Anybody encountered this error while running this in the course:
pred,pred_idx,probs = learn_inf.predict(img)
?

Thanks!

AttributeError Traceback (most recent call last)
in
----> 1 pred,pred_idx,probs = learn_inf.predict(img)

26 frames
/usr/local/lib/python3.8/dist-packages/fastai/learner.py in predict(self, item, rm_type_tfms, with_input)
319 def predict(self, item, rm_type_tfms=None, with_input=False):
320 dl = self.dls.test_dl([item], rm_type_tfms=rm_type_tfms, num_workers=0)
→ 321 inp,preds,_,dec_preds = self.get_preds(dl=dl, with_input=True, with_decoded=True)
322 i = getattr(self.dls, ‘n_inp’, -1)
323 inp = (inp,) if i==1 else tuplify(inp)
…

/usr/local/lib/python3.8/dist-packages/PIL/Image.py in open(fp, mode, formats)
2982 exclusive_fp = True
2983
→ 2984 prefix = fp.read(16)
2985
2986 preinit()

/usr/local/lib/python3.8/dist-packages/PIL/Image.py in getattr(self, name)
544 )
545 return self._category
→ 546 raise AttributeError(name)
547
548 @property

AttributeError: read

zerotosingularity · March 1, 2023, 11:45am

Instead of creating a PIL, you can just pass the filename. PILImages are no longer supported in learn.predict() in v2.7.11:

annie_emo · March 3, 2023, 9:58pm

Thank you so much, it worked!!

pors · March 4, 2023, 9:52am

A bit off topic, but maybe some will find this interesting: I made an account on landing.ai and uploaded the bear images to see how their training went. The results are equal (although their training took way longer):

They have built a very nice interface on top of their tools, making it even more accessible for non-techies.

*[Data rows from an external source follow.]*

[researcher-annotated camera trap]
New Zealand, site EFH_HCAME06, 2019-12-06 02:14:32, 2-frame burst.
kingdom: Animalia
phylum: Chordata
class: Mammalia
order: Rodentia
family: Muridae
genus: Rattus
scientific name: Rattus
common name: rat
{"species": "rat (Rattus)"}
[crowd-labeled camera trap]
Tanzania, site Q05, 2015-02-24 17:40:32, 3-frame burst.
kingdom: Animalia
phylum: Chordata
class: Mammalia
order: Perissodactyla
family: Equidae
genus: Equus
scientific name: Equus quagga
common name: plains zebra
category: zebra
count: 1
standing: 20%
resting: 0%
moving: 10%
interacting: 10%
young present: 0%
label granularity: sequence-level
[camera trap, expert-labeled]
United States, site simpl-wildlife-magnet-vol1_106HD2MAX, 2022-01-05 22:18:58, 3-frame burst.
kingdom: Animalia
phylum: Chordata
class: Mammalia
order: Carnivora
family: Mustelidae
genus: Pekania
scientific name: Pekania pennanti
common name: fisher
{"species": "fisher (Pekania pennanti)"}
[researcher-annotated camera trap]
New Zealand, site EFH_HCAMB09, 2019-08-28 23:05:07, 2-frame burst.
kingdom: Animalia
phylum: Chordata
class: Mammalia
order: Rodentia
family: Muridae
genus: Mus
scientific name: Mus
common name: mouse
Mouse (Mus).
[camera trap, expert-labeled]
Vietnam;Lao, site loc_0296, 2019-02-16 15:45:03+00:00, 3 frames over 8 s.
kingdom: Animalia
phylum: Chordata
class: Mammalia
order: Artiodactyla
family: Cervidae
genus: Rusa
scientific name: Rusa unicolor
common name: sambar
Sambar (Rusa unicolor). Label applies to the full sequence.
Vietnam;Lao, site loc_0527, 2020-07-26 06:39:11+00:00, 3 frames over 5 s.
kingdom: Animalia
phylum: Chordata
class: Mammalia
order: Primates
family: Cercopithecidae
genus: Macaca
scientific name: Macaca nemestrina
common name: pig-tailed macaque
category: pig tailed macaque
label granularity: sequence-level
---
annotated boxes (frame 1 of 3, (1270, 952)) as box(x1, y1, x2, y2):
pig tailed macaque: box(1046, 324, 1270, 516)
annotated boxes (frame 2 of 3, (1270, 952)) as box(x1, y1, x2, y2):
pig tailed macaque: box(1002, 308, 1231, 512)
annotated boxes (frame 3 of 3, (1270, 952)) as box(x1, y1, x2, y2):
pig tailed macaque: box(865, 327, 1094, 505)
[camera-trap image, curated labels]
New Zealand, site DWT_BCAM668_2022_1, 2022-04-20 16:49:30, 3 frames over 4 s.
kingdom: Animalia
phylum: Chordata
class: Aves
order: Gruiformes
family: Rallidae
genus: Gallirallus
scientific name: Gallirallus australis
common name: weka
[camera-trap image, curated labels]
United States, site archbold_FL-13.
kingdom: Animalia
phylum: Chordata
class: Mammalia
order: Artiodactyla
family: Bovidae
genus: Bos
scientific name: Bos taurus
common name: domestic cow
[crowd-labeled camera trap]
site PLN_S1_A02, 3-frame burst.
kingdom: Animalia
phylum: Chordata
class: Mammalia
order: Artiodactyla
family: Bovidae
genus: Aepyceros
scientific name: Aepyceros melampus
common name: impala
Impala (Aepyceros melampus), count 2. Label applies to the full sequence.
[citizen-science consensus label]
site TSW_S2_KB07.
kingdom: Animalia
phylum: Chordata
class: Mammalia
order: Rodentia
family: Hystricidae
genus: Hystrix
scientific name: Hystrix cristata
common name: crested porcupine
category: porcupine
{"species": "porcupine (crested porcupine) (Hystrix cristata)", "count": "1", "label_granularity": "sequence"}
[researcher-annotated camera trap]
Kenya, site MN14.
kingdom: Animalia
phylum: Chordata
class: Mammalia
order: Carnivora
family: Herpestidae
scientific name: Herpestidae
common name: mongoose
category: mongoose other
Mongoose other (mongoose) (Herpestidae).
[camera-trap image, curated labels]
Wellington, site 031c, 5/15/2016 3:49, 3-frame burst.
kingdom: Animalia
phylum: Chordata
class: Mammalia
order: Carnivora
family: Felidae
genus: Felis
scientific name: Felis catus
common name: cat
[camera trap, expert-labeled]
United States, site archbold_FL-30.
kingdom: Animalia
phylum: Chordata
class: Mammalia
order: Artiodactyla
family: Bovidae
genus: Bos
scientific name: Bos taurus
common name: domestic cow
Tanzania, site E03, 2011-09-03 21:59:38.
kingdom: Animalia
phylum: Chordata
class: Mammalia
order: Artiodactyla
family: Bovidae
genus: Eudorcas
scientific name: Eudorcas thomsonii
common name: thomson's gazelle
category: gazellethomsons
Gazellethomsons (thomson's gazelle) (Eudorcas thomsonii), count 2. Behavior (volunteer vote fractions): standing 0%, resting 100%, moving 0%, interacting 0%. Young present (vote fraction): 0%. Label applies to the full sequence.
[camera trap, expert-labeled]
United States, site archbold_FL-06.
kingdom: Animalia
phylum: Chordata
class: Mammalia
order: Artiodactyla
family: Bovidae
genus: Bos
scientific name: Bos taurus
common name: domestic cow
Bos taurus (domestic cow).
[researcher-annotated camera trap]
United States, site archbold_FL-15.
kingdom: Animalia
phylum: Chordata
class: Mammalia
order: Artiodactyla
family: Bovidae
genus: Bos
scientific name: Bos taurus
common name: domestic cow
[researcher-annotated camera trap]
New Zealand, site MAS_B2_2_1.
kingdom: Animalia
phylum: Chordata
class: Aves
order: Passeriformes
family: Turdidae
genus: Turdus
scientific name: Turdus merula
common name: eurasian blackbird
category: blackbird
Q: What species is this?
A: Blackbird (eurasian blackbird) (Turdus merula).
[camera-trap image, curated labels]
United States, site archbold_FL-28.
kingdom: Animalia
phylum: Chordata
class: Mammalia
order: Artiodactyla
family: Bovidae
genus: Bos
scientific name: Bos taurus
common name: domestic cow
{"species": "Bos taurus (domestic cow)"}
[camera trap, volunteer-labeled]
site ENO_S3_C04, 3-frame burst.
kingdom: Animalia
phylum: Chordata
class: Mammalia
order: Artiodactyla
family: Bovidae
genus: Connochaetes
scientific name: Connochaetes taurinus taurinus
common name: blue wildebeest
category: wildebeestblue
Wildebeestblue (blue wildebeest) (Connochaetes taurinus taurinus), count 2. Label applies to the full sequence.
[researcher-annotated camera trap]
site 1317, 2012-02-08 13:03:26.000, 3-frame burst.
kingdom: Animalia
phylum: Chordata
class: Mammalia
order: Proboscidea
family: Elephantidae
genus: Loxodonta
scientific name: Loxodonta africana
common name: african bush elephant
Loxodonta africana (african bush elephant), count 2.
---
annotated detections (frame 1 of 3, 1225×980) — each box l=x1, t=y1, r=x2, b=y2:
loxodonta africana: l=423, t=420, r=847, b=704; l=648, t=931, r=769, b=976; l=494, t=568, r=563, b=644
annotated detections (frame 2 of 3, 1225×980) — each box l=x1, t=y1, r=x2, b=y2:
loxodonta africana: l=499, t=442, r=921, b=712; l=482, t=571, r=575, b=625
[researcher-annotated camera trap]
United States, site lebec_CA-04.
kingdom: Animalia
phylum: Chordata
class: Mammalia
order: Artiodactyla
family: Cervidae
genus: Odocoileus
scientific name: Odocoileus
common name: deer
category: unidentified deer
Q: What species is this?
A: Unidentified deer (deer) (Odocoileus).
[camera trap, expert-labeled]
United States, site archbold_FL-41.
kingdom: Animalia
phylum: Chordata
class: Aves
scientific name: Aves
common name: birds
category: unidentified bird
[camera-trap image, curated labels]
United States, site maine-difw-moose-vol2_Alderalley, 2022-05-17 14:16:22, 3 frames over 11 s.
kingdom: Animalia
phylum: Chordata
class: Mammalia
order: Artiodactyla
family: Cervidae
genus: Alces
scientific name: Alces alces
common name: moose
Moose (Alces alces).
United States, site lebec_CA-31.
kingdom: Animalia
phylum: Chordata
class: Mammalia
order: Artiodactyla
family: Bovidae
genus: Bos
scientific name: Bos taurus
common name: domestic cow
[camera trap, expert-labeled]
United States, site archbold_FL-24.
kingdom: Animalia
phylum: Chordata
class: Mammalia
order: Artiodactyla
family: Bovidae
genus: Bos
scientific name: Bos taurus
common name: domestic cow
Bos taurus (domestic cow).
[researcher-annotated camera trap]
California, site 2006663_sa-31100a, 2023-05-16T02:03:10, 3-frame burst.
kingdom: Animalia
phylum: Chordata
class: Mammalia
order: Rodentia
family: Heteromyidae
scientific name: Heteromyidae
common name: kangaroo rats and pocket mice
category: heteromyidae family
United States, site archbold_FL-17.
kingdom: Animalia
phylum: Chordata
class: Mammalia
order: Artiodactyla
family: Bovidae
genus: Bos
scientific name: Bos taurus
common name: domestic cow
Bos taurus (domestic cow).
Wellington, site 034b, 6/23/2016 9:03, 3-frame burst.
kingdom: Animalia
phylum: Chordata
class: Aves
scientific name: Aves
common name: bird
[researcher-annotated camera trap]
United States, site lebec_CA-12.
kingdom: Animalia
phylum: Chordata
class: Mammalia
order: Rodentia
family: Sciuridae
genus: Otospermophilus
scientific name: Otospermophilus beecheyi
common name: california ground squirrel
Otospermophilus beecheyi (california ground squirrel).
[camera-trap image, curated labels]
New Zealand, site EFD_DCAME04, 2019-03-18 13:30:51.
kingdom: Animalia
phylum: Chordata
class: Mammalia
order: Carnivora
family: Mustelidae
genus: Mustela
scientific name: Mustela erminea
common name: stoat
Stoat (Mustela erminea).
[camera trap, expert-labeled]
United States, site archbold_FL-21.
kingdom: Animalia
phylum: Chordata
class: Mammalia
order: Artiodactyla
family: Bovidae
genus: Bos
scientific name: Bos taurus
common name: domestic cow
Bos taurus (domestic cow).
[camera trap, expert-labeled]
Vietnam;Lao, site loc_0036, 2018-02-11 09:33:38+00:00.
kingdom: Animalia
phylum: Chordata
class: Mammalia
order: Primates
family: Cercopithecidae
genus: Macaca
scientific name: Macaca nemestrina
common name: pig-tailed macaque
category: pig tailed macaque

Might be a cool project to turn fast.ai as well into a SaaS. I know quite a bit about building a SaaS platform, but I’m just a newbie in AI (it’s lesson two after all ). If anyone is interested to explore this, please let me know.

pors · March 11, 2023, 4:14pm

Is it just me? All examples on Home | Jeremy Howard (tinypets) are broken.

Did something change with the hf API?

zhhisdn · March 12, 2023, 2:01am

Why is all the output in the book has two outputs? first output is always epoch0, and the second output depends on how many epochs you trained, if you train 1, the second output will just be one line about epoch0. if you train 5, the second output will be five lines from epoch0 to epock4. I’m really confused, isn’t there supposed to be just one output?

Thanks.